彼は魔術迫害の波が15世紀のヨーロッパで始まって、1590年代にスコットランドに至り、 17世紀のアメリカ大陸へと継続して、1692年と1693年に行なわれた悪名高いセイラムの魔女裁判を導いたと言います。 [黒魔術:悪名高い6つの魔女裁判(英語)]

当時のプロテスタントとカトリックの権威の多くは、魔術は魔女が『悪魔と交信したこと』の結果であり聖書の言葉は彼らの処刑を正当化するという信念で結ばれていました。『このようにしてこの波はプロテスタントとカトリックの国々へ急速に広がりました。』とクロリー氏は言います。

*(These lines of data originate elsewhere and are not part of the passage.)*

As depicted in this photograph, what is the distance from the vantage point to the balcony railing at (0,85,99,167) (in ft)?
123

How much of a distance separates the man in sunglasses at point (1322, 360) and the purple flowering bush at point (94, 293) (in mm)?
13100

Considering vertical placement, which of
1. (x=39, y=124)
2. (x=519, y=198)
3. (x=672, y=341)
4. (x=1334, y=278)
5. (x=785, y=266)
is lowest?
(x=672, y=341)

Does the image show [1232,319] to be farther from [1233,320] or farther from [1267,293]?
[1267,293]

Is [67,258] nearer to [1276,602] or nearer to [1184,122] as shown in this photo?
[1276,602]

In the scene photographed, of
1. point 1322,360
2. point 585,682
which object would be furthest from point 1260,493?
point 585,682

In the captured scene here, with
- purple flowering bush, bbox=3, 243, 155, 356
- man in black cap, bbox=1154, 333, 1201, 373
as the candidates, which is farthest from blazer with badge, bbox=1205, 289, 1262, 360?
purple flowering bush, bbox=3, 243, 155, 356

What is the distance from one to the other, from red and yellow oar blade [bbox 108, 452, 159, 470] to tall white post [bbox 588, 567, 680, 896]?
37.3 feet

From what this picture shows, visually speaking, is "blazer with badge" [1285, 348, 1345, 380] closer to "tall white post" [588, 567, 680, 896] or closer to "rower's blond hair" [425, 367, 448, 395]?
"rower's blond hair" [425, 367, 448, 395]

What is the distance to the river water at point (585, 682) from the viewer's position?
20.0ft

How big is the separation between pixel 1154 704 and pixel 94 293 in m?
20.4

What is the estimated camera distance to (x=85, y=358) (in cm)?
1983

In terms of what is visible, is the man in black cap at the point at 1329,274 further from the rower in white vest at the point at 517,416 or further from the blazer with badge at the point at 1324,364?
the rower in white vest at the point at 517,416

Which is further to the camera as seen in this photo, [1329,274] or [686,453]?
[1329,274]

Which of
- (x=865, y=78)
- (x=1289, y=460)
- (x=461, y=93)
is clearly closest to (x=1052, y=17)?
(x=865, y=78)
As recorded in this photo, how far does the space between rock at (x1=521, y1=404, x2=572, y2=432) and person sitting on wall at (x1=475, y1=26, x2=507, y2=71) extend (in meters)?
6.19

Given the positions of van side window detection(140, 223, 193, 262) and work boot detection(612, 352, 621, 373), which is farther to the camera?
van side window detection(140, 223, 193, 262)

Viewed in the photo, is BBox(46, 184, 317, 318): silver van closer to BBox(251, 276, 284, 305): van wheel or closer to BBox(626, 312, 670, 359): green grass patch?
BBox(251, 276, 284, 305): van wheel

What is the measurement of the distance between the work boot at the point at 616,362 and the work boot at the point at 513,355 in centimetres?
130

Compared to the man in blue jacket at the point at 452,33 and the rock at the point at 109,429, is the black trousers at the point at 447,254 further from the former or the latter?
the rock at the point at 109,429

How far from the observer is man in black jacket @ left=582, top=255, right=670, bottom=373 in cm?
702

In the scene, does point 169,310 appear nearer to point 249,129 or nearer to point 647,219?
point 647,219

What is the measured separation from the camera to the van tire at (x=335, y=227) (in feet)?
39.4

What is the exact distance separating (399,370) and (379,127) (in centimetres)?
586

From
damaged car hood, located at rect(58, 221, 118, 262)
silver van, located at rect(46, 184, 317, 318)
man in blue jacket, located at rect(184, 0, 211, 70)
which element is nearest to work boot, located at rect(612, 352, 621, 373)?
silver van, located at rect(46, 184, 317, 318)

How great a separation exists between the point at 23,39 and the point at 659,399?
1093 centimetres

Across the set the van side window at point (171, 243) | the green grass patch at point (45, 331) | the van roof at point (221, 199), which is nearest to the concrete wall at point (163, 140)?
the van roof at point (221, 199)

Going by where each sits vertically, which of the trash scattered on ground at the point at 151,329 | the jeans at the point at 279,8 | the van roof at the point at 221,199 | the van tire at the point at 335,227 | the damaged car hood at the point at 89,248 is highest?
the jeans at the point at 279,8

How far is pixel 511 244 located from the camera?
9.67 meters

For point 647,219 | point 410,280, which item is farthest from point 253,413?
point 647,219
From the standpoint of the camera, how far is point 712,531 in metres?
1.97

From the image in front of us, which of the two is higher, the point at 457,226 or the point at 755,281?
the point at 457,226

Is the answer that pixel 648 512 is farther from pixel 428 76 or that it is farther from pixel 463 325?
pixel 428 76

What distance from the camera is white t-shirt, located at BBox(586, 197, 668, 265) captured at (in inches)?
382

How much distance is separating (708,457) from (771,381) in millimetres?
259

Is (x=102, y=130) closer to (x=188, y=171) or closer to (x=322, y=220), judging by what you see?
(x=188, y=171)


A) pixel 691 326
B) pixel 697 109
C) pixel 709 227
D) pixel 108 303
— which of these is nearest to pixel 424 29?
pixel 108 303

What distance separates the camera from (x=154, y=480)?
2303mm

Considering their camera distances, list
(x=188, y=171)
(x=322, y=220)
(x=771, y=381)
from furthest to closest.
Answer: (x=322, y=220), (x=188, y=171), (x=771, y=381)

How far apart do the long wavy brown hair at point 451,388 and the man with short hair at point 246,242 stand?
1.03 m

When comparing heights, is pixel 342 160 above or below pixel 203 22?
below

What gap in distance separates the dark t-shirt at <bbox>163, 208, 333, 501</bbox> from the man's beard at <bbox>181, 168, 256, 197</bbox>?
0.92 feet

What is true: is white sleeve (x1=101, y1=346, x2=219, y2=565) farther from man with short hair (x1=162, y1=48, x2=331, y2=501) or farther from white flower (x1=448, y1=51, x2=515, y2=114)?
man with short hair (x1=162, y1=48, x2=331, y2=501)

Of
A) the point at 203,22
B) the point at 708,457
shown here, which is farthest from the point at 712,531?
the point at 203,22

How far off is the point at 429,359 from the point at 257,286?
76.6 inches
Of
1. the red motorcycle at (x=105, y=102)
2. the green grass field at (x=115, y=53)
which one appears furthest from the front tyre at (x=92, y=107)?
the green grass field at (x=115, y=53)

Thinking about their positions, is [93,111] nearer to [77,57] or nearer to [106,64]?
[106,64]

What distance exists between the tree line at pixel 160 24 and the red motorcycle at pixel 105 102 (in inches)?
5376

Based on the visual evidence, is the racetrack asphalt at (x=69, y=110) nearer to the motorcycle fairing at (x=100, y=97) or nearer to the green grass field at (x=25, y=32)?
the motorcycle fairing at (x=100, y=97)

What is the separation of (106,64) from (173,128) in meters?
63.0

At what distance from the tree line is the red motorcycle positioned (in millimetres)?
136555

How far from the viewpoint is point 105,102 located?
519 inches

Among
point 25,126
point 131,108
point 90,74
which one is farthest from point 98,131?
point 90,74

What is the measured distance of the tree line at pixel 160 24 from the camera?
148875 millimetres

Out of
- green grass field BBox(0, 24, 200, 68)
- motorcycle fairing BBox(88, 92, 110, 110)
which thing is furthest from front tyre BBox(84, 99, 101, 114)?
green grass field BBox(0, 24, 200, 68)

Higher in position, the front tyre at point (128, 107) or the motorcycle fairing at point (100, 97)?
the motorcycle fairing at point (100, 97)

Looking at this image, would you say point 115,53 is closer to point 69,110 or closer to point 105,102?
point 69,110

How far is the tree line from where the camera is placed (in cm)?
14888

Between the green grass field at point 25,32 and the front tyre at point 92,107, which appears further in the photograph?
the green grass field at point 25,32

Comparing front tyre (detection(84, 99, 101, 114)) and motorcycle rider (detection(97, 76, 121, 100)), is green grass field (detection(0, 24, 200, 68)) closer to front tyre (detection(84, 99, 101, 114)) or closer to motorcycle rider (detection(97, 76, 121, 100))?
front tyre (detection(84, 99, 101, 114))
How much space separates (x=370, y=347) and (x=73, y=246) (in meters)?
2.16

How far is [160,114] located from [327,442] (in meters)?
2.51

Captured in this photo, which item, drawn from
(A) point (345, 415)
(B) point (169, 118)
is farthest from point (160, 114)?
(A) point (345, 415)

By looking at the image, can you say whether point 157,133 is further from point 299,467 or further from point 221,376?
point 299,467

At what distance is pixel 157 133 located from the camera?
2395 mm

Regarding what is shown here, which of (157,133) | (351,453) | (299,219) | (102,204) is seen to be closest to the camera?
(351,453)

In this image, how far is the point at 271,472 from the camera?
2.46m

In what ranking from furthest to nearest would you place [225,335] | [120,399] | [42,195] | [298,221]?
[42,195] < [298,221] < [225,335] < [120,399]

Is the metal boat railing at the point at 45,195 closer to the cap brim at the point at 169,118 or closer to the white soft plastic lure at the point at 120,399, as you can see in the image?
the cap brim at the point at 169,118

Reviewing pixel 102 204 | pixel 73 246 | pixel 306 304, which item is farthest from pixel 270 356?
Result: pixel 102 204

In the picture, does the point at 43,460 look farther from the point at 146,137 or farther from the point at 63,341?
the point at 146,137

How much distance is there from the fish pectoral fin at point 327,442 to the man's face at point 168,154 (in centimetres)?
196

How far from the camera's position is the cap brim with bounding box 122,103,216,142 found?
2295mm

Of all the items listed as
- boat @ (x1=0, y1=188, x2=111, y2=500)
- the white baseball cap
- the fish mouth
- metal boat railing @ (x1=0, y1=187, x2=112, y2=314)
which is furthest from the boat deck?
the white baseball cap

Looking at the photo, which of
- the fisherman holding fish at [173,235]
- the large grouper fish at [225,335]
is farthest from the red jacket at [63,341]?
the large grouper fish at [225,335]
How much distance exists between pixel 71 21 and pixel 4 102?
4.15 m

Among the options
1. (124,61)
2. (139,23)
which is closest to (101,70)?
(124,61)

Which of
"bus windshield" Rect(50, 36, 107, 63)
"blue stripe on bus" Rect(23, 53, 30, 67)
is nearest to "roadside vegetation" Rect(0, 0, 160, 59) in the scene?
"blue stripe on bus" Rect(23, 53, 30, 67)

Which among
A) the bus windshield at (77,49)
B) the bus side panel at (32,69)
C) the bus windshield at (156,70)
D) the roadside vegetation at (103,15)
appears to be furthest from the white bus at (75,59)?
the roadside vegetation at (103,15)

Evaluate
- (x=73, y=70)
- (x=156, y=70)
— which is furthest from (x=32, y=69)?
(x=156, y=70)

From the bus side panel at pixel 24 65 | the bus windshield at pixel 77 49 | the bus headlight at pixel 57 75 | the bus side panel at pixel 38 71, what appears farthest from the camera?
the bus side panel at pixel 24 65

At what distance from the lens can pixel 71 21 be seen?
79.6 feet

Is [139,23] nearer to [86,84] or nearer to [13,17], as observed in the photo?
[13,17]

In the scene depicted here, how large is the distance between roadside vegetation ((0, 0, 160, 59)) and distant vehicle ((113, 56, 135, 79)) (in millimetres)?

アバディーンにおける1597年の魔女裁判で最も有名なケースの一つは、ある家族の2人が関わるものです。母親のジェーン・ウィシャートは、隣人に病気をもたらす呪文を唱えたこと、口喧嘩の後に義理の息子を攻撃するよう不思議な茶色い犬を誘導したこと、魔法のための材料を得ようと絞首台に吊るされた死体をバラバラにしたことなど18件の魔術に関して有罪とされました。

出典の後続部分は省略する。